• _Collected data entries_:
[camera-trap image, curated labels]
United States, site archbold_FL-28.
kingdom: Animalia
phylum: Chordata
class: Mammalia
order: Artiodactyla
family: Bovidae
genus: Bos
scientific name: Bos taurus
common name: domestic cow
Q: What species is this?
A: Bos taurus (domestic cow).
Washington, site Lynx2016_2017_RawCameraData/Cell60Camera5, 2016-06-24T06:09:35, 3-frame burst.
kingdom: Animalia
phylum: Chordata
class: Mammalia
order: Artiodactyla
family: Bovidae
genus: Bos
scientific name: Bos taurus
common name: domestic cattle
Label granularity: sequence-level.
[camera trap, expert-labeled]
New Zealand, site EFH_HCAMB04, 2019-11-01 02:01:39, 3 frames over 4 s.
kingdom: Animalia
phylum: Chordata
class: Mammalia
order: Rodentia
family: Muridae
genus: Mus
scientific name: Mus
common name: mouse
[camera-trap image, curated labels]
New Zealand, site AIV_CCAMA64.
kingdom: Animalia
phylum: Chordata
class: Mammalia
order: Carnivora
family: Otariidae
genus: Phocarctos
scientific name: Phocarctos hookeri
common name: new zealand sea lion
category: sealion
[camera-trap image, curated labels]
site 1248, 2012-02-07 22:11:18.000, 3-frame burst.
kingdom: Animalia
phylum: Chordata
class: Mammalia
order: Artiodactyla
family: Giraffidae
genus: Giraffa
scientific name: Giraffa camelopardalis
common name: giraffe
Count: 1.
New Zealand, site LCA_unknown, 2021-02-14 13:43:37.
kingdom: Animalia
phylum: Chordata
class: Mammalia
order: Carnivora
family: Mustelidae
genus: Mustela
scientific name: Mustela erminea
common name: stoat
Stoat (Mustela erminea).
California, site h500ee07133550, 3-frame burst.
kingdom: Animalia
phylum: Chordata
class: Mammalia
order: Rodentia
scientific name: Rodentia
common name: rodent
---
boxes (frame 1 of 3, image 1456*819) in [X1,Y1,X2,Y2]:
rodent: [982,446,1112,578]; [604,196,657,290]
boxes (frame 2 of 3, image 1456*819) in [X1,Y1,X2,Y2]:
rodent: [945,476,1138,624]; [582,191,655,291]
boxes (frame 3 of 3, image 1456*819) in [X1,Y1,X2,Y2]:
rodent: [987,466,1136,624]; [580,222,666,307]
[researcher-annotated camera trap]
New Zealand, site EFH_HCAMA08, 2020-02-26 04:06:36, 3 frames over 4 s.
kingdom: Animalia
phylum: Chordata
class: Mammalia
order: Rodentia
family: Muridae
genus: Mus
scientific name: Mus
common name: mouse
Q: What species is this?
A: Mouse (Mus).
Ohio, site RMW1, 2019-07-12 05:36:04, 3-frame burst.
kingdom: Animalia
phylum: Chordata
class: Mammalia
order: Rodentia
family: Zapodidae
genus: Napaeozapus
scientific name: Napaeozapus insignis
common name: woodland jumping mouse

• _Task item_: Set down, exactly as written, each line of the data from its opening line through the one containing "A: Bos taurus (domestic cow).". Output nothing more.

• _Exercise response_:
[camera-trap image, curated labels]
United States, site archbold_FL-28.
kingdom: Animalia
phylum: Chordata
class: Mammalia
order: Artiodactyla
family: Bovidae
genus: Bos
scientific name: Bos taurus
common name: domestic cow
Q: What species is this?
A: Bos taurus (domestic cow).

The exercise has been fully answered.